ФЕВРАЛЬСКИЕ ЛАЗУРИ. У ОЗЕРА

Отец Александр тихий, кроткий. Совсем еще молодой. Церковь небольшая, красивая, с большим, красивым куполом. По ограде — старые, вековые уже, наверное, березы. Зимой, в феврале, когда начинаются февральские лазури, иней на березах делал каждый день праздничным и торжественным. Морозными днями воздух был прогрет солнцем, отражавшимся в слепяще-искристом снегу. По всей деревне в субботу топились бани. Дым в теплом морозном воздухе подымался из труб, шел во все щели из-под крыш. Распряженная лошадь, одуревая от тепла и белизны, носилась по утоптанному снегу, резко и круто останавливаясь. Еще засветло несли из бань завернутых в одеяло детей, старших вели за руку.

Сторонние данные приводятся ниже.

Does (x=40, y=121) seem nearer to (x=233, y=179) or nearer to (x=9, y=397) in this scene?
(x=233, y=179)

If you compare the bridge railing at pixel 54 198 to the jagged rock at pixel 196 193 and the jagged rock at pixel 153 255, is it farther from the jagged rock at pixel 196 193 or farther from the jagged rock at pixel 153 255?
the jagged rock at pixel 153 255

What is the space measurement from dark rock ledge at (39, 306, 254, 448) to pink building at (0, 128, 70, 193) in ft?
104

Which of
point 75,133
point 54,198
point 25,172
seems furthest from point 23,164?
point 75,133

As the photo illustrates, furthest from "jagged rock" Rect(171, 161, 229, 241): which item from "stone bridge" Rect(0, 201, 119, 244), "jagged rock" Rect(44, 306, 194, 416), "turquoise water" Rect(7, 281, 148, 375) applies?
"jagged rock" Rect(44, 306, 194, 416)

Летом березы, старые, редкие, не давали тени. Выделялась росшая в углу черная большая липа. Чуть выше середины, в непривычном для глаза месте она разветвлялась на два ствола. Один выше, другой чуть ниже. На обоих были огромные буслиные[6] гнезда. Летом буря сломала, отщепила один ствол. Он упал, бросив под ноги двух бусленят.

Бусленят, уже почти подлетков, с длинными клювами, подсадили в оставшееся гнездо. Птицы не приняли чужих, через несколько дней их нашли выброшенными из гнезда у подножья липы.